Habilitações alcançam dez estados
As novas unidades estão distribuídas pelo Acre, Goiás, Mato Grosso, Mato Grosso do Sul, Pará, Pernambuco, Rio Grande do Sul, Rondônia, São Paulo e Tocantins. Com a liberação, o número de estabelecimentos brasileiros credenciados para atender ao mercado indonésio aumentou de 52 para 73.
A aprovação reforça a confiança das autoridades indonésias no sistema brasileiro de defesa agropecuária e amplia a capacidade de atendimento de um dos mercados asiáticos mais relevantes para a pecuária nacional. A medida também pode fortalecer cadeias produtivas locais e gerar novos negócios em diferentes regiões do país.
Indonésia ganha peso nas exportações
Com mais de 280 milhões de habitantes, a Indonésia representa uma oportunidade crescente para os produtores brasileiros. Em 2025, o Brasil enviou 31.511 toneladas de carne bovina ao país. No primeiro semestre de 2026, o volume exportado já chegou a 17.461 toneladas, indicando manutenção do ritmo comercial.
Os miúdos bovinos também apresentam crescimento expressivo. Nos primeiros seis meses de 2026, foram embarcadas 21.191 toneladas do produto para a Indonésia. O avanço colocou o país asiático na segunda posição entre os principais destinos desses produtos brasileiros.

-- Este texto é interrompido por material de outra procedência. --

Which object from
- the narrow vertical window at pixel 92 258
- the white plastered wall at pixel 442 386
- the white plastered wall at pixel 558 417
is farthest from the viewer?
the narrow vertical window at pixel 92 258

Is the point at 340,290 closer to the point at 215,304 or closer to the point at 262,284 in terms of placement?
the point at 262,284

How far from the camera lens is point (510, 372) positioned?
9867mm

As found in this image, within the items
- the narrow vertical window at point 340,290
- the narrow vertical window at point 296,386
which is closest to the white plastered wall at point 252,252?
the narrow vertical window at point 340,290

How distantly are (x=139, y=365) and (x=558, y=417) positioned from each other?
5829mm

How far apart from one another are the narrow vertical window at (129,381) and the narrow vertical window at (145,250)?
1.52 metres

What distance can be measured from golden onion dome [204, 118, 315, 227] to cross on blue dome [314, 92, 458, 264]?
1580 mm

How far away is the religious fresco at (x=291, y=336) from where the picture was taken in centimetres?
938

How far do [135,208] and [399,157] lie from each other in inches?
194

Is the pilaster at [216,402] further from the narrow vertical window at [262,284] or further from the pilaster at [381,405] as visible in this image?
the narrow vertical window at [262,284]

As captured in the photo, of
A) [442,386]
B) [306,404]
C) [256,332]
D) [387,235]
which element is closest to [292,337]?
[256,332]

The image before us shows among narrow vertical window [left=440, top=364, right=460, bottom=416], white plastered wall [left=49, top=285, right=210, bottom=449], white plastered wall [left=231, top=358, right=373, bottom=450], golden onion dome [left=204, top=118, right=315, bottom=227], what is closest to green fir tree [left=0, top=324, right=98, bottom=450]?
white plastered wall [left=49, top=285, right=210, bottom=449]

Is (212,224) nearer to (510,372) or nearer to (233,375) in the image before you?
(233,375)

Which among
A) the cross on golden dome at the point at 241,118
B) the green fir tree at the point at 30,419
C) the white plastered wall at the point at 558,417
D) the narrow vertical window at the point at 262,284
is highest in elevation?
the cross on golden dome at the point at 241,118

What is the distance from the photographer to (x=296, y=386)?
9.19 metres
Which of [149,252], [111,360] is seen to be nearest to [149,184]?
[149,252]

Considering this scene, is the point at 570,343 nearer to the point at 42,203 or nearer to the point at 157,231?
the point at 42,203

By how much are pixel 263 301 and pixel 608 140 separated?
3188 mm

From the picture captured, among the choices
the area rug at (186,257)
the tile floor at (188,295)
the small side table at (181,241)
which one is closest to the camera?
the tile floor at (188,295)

Mercado exige padrão sanitário rigoroso
A entrada de novos estabelecimentos no cadastro indonésio exige o cumprimento de exigências sanitárias específicas e aumenta a competitividade das empresas brasileiras no comércio internacional. A ampliação das habilitações oferece mais alternativas de escoamento para a produção nacional e consolida a presença do Brasil em um mercado de grande potencial para carne e subprodutos bovinos.